══ Trecho

Dona Maria passou a rir a toa, pois voltou ao trabalho e via também seus familiares trabalharem felizes. Um dia recebeu uma carta do presidente, homem de visão, agradecendo por ela ter lhe ensinado o segredo para a redução dos custos com saúde. Na eleição, em vez de mostrar prédios e equipamentos sofisticados, mostrou apenas o exemplo de Dona Maria. Ela aparecia em sua casa, sorridente, recebendo orientação sobre a melhor postura para desenvolver as suas atividades do dia-a-dia. Os políticos haviam descoberto que para reduzir os gastos com saúde e ganhar o voto do eleitor era preciso investir no indivíduo.

E pensar que tudo começou com uma guia de encaminhamento de um fisioterapeuta...

Gil Lúcio Almeida

quinta-feira, 6 de agosto de 2009

O motociclista sem cigarro

João fumava cinco maços de cigarro por dia. Dizia que era para aliviar a tensão de pilotar a sua moto por dez horas diariamente, cruzando os milhões de veículos da metrópole de São Paulo freneticamente. Queria ser mais um motoboy pontual. “Fazemos São Paulo girar mais rápida”, gabava-se, entre uma tragada e outra.

No cruzamento das avenidas Ipiranga e São João, viu o corpo estendido de um colega. A roda dianteira da moto mostrava as manchas de sangue que ainda jorravam da cabeça daquele jovem homem. O corpo foi parar em uma ambulância e a agitação das avenidas logo retornou ao ritmo habitual.

Depois de três meses, João bateu na porta de seu colega. Encontrou o moço amarrado à cama, se contorcendo e berrando de dor. Havia perdido a habilidade de se comunicar com o mundo externo e andar. A mãe abraçou o visitante, exclamando: “Largue sua moto... veja o que sobrou de meu filho. Ele nunca mais voltará a ser uma pessoa normal”.

A cena do colega motoboy revirou a sua memória por uma semana, até que ele foi parar em uma exposição de corpos dessecados. O pulmão de um fumante inveterado estava com 90% da área tomada por pequenas pedras de carvão. Um ex-garçom, que nunca fumou, tinha a metade do pulmão tomada por aquelas pedras.

João amava demais a liberdade de correr sobre duas rodas. Não poderia procurar outro ofício. Resolveu então formar uma associação de motoboys e organizar cursos de direção defensiva. Mesmo assim, já foi vítima de quatro acidentes. Também procurou a ajuda de especialistas e curou o seu vício de fumar. Logo criou a turma dos motociclistas, como gostam de ser chamados. Na sua Harley Davidson, desfila com os amigos nos finais de semana e feriados na Rodovia Bandeirantes. O lema é “voar sem fumaças”. Cigarro nem pensar. Nos escapamentos das motos há redutores de poluição.

════
══ Material fornecido

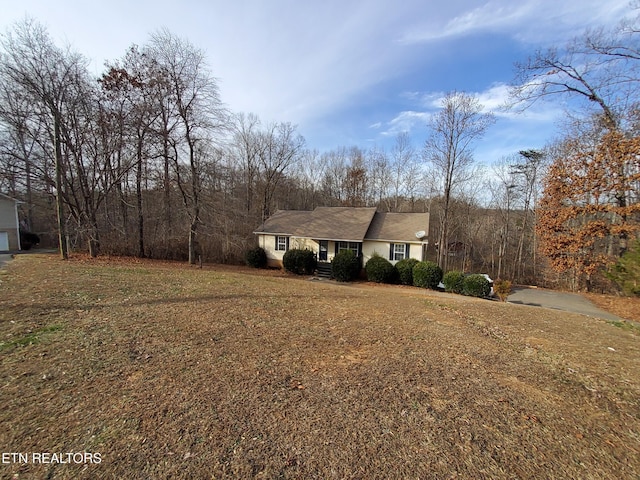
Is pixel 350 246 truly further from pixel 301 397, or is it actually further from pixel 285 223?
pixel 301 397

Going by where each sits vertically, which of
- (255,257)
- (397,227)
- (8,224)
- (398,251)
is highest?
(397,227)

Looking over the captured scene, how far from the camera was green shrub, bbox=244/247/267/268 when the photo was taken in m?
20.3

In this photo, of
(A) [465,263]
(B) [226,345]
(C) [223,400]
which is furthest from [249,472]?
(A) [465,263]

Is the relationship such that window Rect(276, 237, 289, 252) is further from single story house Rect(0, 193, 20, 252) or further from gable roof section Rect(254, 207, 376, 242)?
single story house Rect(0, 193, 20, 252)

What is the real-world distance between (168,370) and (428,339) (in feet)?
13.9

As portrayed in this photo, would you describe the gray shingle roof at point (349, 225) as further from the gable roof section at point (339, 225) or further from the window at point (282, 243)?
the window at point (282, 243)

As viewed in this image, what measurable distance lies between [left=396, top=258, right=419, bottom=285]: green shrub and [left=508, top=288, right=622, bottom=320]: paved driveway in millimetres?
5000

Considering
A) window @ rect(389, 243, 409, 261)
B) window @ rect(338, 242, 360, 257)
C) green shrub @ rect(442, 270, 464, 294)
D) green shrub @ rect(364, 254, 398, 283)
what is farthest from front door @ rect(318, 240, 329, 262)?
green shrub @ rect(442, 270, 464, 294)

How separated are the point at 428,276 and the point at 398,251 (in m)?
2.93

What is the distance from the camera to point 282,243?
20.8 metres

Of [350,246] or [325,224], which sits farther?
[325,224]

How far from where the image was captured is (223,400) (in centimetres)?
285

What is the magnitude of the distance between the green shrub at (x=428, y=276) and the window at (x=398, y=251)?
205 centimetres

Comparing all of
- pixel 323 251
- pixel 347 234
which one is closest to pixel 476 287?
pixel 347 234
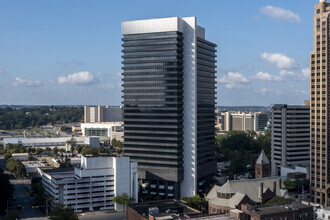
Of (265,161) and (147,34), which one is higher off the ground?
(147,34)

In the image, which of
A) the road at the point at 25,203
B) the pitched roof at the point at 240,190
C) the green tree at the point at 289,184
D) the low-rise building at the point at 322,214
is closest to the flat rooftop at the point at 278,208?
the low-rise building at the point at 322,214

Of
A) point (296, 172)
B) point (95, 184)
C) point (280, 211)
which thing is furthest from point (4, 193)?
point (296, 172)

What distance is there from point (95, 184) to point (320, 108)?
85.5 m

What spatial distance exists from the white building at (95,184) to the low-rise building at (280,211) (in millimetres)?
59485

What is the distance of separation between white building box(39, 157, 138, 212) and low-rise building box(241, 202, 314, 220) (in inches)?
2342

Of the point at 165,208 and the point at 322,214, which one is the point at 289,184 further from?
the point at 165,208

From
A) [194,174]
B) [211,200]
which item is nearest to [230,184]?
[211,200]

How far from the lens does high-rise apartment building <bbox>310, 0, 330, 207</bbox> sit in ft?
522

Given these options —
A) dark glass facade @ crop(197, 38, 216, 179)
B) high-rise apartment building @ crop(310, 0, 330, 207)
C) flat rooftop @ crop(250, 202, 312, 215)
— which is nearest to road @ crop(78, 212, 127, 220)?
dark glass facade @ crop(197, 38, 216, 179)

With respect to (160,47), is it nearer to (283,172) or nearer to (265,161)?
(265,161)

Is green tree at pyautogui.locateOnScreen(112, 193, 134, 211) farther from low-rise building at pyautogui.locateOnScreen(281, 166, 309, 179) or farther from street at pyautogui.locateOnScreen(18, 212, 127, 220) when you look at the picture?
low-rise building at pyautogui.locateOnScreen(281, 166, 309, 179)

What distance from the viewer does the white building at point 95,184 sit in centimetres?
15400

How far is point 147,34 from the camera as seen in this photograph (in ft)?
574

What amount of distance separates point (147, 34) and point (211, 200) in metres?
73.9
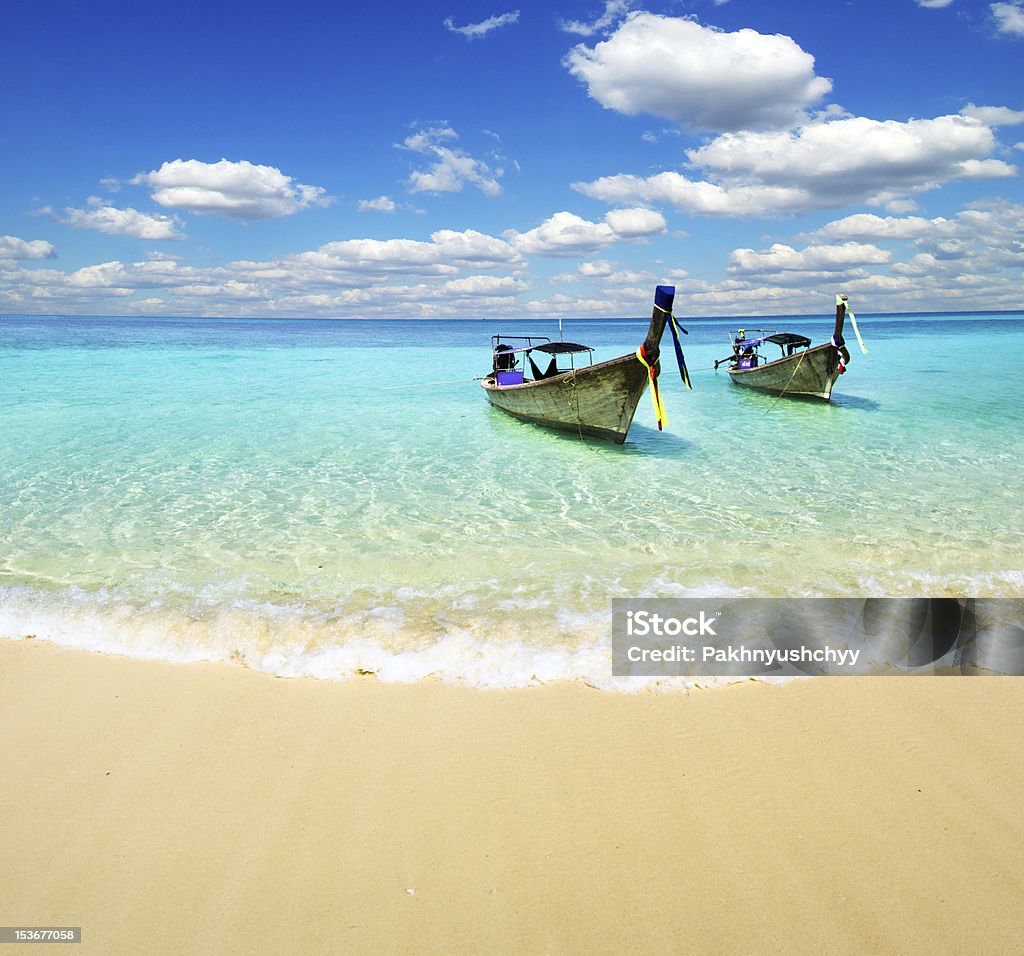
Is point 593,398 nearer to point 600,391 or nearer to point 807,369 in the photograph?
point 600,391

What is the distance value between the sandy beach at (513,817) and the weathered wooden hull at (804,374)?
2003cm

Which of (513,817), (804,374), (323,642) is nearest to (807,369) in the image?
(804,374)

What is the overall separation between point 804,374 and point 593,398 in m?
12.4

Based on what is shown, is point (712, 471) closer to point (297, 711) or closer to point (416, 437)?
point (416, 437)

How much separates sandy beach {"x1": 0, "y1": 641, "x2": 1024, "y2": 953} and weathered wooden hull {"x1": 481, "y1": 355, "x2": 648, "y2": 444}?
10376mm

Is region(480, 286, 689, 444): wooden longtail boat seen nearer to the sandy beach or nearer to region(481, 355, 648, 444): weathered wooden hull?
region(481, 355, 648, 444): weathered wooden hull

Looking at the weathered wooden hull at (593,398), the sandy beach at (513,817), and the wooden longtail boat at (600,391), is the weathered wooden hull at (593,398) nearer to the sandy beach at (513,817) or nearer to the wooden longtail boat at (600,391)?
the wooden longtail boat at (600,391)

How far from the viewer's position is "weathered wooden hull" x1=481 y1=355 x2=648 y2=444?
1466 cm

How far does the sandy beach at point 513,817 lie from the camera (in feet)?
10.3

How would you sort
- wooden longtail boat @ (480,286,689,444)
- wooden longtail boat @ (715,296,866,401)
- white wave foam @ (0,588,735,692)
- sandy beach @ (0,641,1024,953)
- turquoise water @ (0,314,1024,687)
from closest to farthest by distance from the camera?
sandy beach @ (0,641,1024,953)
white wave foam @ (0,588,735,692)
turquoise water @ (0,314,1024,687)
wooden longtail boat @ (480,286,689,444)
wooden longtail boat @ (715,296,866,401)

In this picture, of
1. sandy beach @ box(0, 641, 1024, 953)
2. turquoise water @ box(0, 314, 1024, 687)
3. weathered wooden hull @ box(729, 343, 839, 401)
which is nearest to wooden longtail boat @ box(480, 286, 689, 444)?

════

**Instruções da tarefa**
Por favor, prolongue o texto sobre o motoboy João a partir do ponto em que ele termina. As entradas não têm papel nenhum aqui.

**Resultado do exercício**
João soube da Lei Antifumo, nº 13.541, aprovada pelo governador José Serra, proibindo o fumo em ambientes públicos. Lembrou-se do pulmão do garçom e resolveu apoiar a lei. Sua turma promete uma passeata para o dia 7 de agosto de 2009. Irão defender uma cidade sobre duas rodas e sem fumaça. Eles irão também apoiar o prefeito Gilberto Kassab na tentativa de impedir que as motos sejam usadas como taxi na cidade de São Paulo. Sabem que nenhuma empresa aceitaria a ideia de vender seguros para moto-taxi na metrópole. No entanto, a maior missão deles é impedir que a vida de colegas e de passageiros sejam abortadas nas ruas de São Paulo.

João sempre ouviu dizer que mexer com interesses de fumantes e de motoboys não dá voto. No entanto, aplaude medidas que vão contra interesses que matam a vida saudável, acima de disputas eleitorais.

As milhares de vítimas do fumo ativo e passivo e dos acidentes de moto são pacientes dos fisioterapeutas e terapeutas ocupacionais. Eles conhecem de perto o sofrimento e a dor dessas pessoas e de suas famílias. Para chegarmos aqui, nadamos e vencemos um milhão de outros espermatozóides. É mais fácil ganhar na loteria sozinho várias vezes do que conquistar o direto à vida. Portanto, não podemos aceitar e concordar com qualquer medida que coloque em risco o pleno gozo da vida saudável. Por essas razões, o Conselho de Fisioterapia e Terapia Ocupacional do Estado de São Paulo também apóia as corajosas medidas adotadas pelo Governo do Estado de São Paulo e pela Prefeitura da cidade de São Paulo.

Esperamos que os motoboys e os fumantes mirem-se no exemplo de João. Assim, viveremos mais e melhor.